# Besatzmenge für meinen Angelteich



## Guido (7. Januar 2004)

Ich brauche mal einen Rat: Und zwar habe ich zusammen mit meinem Haus auch ein Grundstück mit Angelteich erworben. Der Teich hat 1300qm ist an der tiesten Stelle 3m Tief und im durchschnitt 1.80m tief. Er hat keinen Durchfluss und ist ein Grundwasserteich. Der derzeitige Besatz besteht aus einigen Karpfen sowie Graskarpfen und Karauschen. Nun zu meiner Frage: Welche Besatzmenge verträgt mein Teich nach dem Abfischen. Nach meinem Wassertest hat der Teich ein gute Wasserqulität. Also wer kann mir einen Tip geben bezüglich der Menge und der Arten. 
Danke Guido


----------



## muddyliz (7. Januar 2004)

"Gute Wasserqualität" ist eine zu ungenaue Angabe. Das müsste man schon genauer wissen:
- Carbonathärte (wichtig für die Fruchtbarkeit eines Gewässers)
- Bodenbeschaffenheit
- Temperaturmaximum im Sommer (bzw. Schattenlage/ Sonnenlage)
- mögliche Zuflüsse (z.B. über Regenrinne)
- vorhandene Unterwasserpflanzen
Erst wenn man diese Parameter mit einbezieht, kann man sich über Besatzmaßnahmen Gedanken machen.
Gruß muddyliz


----------



## Trout killer (7. Januar 2004)

*21570552*

Hi
Wenn der Teich so wie du sagst grundwasser hat würde ich mal es mit Forellen vesuchen da sind 50kg nicht teuer wenn die forellen im durchschnitt 450 -500 g wiegen hast du ja dann einige davon oder????????? Wenn du sie groß fütterst kannst du sie ja beangeln und Räuchern viel Spaß beim Besezen

GRüße TRout killer




Ps:Wer Rechtschreibfehler findet darf sie behalten


----------



## hkroiss (7. Januar 2004)

Nachdem der Teich keinen Durchfluss hat, wäre ich mit dem Forellenbesatz eher vorsichtig. Ein Bekannter von mir hat einen ähnlichen Teich, der (leider) zur Gänze in der Sonne liegt.
Im heurigen Jahrhundertsommer erreichte das Wasser auch schon mal 32 Grad und mehr.
Dies ist auch einigen Karpfen zu heiß geworden.
Wichtig ist auch der Sauerstoffgehalt, den Du nicht unterschätzen darfst.


----------



## Guido (9. Januar 2004)

Der Teich ist zu zwei dritteln von Bäumen umstanden und hat daher einigen Schatten glücklicherweise fällt fast kein Laub rein.

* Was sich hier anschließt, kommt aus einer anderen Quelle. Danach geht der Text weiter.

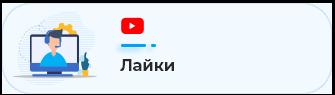 Лайки / дизлайки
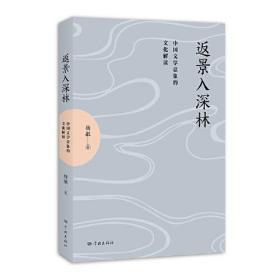 返景入深林——中国文学意象的文化解读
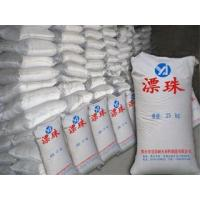 Buy cheap Cenospheres from wholesalers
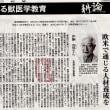 7/20 朝日 「耕論」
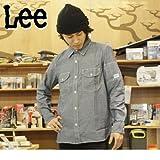 LEE ワークシャツ シャンバリーブルー M (LS2006153)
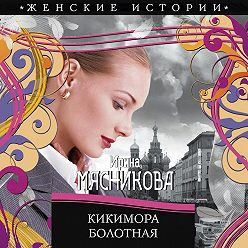 Ирина Мясникова - Кикимора болотная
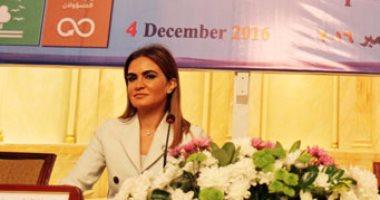 بالصور.. سحر نصر: برنامج التنمية المستدامة فرصة لمصر لتنفيذ برنامجها الإصلاحى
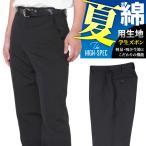 学生服ズボン 夏用 綿5%ポリエステル95%/裏綿 黒 W88c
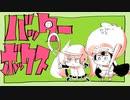 【ミクウナ】バッターボックス【おまけソング】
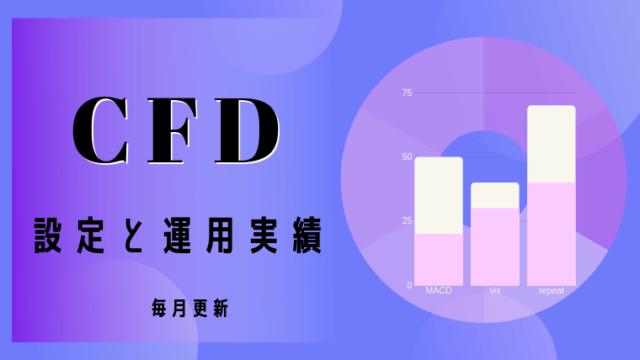 CFD設定と運用実績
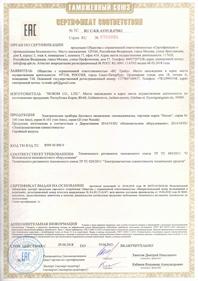 Сертификат на соковыжималки Hurom 2018-2021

Pflanzenbewuchs ist so eine Sache bis auf einige Seerosen ist nicht viel zu sehen ich denke das die Grasskarpfen den rest kurz halten. Der Teich hat durchweg sandigen Grund. Zur Carbonathärte, Deutscher Härte usw. habe ich die Werte leider nicht mehr im Kopf, gemäß beiliegender Tabelle war aber alles gut. Sauerstoff habe ich nicht geprüft. Falls im Sommer der Wasserstand zu weit fällt kann ich über eine Feldbewässerung Wasser einleiten. In diesem Sommer waren es einmal 700m3. Ich hoffe ihr könnt mit diesen Angaben mehr anfangen. Mit Dank im vorraus Guido


----------



## muddyliz (9. Januar 2004)

Dann rate ich dir von Forellen ab. Besatzvorschlag: Hauptsächlich Schleien, eventuell einige Karpfen (die machen aber viel Dreck), höchstens 1 Graskarpfen, 3-4 Silber-/ Marmorkarpfen (die fressen die Schwebealgen, da wird dein Teich nicht so grün). Am Anfang keine Raubfische, höchstens wenn sich die Schleien gut vermehren 1 Zander.
Übrigens: Für geräucherte Schleie lasse ich jede Forelle links liegen.
Gruß muddyliz


----------



## Guido (9. Januar 2004)

Was ist mir Rotaugen und anderen Weissfischen hat jemand Erfahrung mit Störbesatz ist das möglich?
Danke Guido


----------



## Knobbes (9. Januar 2004)

Hi Guido, 
ich würde zuerst 50 kg  oder mehr Laichreife Rotfedern eisetzen und wenn diese sich dann nach 2 Jahren so vermehrt haben, Würd ich  mal 4 Zander mit jewils 5 Pfund einsetzen, sollten halt 2 Männchen und 2 Weibchen sein.Kannst ja bei der Fischzucht kaufen.
Die Zander vermehren sich super, solange keine Hechte drin sind.
Dann hast du nach ein paar Jahren ein super Zandergewässer.Forellen kannst du dann auch noch einsetzen, aber die müssten dann etwas grösser sein.
Gruss Knobbes


----------



## C.K. (9. Januar 2004)

Ich denke dieser Beitrag ist in meinen anderen Forum: Gewässergütebestimmung und Bewirtschaftung, besser aufgehoben, darum verschiebe ich es mal dahin! Vieleicht findet sich dort noch der eine oder andere der einen guten Vorschlag zum Besatz macht.


----------



## Guido (12. Januar 2004)

Gut die Fischarten habe ich nun Zander, Schleien, Rotaugen-federn, Silberkarpfen ein paar Forellen. Aber welche Gesamtmenge verträgt mein Gewässer und was ist mit STören? Danke Guido


----------



## Knobbes (12. Januar 2004)

Hi Guido,
Störe wären sicherlich auch interessant, aber da kenn ich mich leider nicht so aus, da sie aber auch Würmer und so Zeug fressen, wären diese nicht so als Räuber für die Weissfische anzusehen, erst wenn die Störe grösser sind.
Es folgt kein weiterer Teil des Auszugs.